> [EXERCISE OBJECTIVE] In how many lines of the listing below does "recaptcha" appear? Reply with the number only.

> [RECORDED DATA]
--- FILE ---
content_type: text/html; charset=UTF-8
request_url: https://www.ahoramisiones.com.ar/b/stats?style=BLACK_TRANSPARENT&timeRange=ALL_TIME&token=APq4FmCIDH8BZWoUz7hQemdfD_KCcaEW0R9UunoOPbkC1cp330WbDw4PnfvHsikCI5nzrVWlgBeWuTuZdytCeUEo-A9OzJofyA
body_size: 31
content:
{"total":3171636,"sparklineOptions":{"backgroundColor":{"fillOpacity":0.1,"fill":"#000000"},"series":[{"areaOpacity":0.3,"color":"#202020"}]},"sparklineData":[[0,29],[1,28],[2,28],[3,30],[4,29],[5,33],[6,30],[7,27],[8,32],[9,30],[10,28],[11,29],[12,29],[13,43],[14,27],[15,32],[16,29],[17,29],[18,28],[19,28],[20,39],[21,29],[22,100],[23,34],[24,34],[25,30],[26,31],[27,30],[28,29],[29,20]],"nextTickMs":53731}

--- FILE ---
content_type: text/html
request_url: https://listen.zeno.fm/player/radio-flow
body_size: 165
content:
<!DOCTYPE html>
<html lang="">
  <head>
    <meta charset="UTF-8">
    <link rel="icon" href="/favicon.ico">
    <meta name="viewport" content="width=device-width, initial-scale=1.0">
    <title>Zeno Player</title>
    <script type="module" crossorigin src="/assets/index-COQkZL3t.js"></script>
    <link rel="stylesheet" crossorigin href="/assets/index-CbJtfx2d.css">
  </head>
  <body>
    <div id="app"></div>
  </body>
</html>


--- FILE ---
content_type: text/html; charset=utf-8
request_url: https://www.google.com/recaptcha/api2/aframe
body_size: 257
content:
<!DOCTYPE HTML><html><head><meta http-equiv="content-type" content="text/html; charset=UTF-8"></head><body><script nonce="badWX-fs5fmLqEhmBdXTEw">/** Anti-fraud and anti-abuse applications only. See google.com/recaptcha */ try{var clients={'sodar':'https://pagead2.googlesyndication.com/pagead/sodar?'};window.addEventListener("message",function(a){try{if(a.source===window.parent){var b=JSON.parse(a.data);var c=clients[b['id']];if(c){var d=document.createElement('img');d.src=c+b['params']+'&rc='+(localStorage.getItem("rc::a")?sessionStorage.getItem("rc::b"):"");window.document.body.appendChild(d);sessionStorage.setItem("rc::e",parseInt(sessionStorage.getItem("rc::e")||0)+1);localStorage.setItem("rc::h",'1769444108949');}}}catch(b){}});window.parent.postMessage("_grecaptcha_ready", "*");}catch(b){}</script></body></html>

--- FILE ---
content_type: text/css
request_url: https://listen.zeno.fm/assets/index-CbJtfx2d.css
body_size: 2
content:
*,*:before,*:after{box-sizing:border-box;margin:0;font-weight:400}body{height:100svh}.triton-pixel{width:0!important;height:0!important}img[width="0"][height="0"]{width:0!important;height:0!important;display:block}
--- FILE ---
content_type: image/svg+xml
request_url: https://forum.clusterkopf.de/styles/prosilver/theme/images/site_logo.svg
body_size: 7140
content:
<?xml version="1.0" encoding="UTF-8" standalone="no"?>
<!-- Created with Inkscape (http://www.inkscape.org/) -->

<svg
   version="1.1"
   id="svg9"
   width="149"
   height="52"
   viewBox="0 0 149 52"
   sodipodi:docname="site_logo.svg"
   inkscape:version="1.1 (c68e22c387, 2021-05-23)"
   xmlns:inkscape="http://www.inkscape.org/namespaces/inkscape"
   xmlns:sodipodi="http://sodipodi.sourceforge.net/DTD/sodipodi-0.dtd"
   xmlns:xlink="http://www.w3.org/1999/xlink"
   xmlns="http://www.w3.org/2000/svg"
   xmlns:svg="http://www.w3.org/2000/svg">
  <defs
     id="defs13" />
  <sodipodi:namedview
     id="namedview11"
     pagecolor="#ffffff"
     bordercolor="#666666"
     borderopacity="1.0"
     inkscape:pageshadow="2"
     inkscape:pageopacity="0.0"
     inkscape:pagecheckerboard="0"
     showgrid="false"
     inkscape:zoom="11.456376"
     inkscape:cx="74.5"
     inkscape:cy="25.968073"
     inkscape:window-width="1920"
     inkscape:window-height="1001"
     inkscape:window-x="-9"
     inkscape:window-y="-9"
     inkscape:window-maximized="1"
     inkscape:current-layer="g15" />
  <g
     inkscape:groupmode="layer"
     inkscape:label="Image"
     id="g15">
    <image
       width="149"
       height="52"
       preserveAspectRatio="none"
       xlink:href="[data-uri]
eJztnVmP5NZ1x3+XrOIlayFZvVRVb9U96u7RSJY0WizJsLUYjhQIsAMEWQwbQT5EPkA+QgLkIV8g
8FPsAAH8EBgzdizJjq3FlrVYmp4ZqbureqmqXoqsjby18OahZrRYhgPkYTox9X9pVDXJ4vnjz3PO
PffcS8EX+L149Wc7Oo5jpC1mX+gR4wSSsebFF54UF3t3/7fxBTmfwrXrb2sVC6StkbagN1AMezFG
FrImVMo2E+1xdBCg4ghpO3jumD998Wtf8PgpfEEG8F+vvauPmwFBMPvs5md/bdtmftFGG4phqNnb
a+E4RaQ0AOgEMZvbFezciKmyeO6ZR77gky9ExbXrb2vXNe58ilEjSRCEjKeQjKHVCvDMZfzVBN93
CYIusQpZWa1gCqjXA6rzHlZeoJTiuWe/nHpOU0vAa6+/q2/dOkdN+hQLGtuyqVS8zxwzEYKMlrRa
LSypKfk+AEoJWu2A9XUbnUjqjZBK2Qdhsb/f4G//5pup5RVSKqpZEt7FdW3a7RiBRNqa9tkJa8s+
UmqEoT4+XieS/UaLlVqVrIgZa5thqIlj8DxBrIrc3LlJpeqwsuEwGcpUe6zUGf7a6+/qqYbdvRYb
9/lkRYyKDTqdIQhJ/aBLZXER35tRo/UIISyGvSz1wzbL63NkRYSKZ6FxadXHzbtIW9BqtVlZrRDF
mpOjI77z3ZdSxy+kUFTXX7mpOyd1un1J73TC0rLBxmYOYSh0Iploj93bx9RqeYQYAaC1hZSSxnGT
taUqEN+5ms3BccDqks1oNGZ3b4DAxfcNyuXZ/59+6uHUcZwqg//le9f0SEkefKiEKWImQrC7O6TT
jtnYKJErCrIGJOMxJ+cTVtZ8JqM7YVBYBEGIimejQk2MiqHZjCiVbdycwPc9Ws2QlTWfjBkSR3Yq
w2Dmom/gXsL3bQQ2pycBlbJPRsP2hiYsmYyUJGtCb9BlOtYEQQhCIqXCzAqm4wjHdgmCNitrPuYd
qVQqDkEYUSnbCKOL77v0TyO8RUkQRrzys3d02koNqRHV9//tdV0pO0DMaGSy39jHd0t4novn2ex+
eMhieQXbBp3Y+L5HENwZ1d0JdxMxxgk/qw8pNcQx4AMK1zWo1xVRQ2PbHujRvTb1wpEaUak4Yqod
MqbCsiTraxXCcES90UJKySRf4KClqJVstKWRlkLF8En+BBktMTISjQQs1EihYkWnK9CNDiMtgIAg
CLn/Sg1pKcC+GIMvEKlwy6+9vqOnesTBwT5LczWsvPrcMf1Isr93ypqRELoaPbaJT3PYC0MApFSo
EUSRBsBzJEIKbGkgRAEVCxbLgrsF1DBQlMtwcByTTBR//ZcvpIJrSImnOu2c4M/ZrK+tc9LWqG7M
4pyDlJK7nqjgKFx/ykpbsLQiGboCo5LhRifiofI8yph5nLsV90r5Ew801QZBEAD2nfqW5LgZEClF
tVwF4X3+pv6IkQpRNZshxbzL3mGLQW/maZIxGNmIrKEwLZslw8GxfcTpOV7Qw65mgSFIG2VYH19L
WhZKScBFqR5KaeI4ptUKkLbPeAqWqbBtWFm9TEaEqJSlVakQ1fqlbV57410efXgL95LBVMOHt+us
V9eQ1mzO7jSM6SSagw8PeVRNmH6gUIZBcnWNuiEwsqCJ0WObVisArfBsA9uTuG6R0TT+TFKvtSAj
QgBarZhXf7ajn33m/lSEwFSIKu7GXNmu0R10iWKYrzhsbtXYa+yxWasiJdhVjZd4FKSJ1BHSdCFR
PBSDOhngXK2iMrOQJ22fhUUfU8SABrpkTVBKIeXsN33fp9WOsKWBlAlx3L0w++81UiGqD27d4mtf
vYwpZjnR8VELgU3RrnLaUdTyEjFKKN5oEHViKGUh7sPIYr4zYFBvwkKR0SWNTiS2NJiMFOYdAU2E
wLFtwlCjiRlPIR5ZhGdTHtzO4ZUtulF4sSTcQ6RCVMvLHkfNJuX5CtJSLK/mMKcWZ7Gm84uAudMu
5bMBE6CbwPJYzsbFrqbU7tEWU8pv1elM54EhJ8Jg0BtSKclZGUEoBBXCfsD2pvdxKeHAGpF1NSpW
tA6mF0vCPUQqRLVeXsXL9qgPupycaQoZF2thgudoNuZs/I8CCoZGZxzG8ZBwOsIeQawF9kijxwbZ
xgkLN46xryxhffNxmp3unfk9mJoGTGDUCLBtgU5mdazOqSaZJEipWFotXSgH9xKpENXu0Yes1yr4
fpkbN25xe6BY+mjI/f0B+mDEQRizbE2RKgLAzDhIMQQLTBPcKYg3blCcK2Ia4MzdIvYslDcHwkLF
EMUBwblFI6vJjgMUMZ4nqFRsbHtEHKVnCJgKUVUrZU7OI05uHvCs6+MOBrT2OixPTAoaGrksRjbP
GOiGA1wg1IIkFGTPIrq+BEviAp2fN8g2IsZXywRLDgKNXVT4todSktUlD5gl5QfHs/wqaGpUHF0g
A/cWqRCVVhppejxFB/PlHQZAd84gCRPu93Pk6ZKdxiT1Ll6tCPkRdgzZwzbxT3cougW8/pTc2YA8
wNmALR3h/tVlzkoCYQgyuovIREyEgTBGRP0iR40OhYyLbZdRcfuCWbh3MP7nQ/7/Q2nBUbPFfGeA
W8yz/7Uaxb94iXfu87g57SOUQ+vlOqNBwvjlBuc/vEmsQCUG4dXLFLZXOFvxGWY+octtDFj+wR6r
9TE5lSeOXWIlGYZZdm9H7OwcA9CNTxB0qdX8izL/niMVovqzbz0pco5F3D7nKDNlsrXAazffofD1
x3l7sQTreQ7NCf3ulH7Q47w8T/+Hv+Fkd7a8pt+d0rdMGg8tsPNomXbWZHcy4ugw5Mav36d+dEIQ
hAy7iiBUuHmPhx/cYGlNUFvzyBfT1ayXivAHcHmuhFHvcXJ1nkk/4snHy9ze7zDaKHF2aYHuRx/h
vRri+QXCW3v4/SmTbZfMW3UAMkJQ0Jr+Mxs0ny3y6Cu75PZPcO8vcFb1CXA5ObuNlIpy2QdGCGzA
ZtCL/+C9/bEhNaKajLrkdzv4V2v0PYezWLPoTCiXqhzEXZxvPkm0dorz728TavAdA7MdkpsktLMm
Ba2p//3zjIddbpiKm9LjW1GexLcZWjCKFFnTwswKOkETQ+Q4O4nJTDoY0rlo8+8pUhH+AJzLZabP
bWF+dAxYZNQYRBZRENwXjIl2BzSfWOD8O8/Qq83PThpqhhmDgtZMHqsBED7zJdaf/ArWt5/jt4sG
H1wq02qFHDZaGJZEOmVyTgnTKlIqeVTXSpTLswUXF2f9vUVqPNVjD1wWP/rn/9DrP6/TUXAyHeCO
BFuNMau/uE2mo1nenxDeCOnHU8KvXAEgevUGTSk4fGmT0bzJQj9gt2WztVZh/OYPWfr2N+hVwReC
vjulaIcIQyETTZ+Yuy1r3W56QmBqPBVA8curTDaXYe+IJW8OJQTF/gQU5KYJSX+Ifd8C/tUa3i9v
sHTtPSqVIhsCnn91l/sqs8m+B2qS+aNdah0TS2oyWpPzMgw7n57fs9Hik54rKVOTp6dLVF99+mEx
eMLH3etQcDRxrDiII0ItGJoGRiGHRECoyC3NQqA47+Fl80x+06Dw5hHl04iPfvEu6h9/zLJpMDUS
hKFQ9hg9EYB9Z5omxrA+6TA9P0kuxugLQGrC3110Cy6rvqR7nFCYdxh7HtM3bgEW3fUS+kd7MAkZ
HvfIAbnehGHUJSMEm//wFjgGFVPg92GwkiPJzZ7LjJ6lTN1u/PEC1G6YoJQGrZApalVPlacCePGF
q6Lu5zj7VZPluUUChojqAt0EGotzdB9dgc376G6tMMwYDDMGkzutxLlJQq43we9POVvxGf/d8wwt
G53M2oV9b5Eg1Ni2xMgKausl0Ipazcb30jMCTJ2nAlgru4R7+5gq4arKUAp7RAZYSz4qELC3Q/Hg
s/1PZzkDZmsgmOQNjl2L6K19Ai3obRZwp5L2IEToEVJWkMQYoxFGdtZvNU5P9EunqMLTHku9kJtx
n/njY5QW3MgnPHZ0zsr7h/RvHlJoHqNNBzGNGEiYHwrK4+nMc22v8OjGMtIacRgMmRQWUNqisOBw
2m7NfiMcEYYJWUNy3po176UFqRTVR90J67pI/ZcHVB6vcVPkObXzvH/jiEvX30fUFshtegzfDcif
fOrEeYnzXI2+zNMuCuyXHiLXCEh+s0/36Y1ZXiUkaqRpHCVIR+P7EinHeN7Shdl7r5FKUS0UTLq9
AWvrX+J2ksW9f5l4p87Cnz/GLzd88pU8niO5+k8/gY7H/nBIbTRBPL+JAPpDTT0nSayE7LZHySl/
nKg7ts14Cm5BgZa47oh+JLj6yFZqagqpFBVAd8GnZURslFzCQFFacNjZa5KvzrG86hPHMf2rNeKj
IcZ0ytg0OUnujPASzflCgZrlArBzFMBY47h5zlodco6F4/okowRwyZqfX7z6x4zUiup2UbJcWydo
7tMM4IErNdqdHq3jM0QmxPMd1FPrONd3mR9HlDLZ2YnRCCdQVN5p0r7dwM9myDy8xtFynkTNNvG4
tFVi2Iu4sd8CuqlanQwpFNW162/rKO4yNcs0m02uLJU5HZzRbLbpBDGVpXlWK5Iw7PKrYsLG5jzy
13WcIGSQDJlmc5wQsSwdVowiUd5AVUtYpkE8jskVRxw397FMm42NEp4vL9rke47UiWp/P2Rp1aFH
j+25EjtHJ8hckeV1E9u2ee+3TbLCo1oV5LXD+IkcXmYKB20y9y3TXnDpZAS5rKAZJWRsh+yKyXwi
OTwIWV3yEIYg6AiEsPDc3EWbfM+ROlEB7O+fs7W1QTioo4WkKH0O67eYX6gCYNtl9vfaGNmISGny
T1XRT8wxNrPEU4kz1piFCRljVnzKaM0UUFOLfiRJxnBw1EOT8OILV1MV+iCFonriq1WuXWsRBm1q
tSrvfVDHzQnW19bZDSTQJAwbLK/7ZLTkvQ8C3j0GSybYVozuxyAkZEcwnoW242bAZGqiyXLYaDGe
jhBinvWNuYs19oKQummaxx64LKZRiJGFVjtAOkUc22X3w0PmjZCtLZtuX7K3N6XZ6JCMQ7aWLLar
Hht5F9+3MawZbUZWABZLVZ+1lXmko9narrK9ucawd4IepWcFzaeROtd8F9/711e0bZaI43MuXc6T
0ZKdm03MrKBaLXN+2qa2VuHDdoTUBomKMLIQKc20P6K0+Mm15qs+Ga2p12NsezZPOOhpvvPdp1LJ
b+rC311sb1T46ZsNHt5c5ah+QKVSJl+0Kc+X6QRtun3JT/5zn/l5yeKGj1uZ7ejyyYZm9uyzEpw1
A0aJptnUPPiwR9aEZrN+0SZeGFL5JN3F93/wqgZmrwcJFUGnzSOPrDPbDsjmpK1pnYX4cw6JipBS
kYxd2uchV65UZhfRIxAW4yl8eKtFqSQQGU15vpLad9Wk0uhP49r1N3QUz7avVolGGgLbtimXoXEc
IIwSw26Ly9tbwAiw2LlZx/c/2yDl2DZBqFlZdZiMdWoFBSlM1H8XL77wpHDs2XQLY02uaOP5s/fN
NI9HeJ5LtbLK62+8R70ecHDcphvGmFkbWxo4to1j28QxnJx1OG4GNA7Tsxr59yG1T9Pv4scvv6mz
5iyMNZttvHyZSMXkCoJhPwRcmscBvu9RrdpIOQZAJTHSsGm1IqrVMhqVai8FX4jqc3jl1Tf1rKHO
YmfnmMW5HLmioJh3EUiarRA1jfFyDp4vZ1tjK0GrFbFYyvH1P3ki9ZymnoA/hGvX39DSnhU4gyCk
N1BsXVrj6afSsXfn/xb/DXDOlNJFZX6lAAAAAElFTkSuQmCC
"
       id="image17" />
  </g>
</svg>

> [FINISHED TASK] 2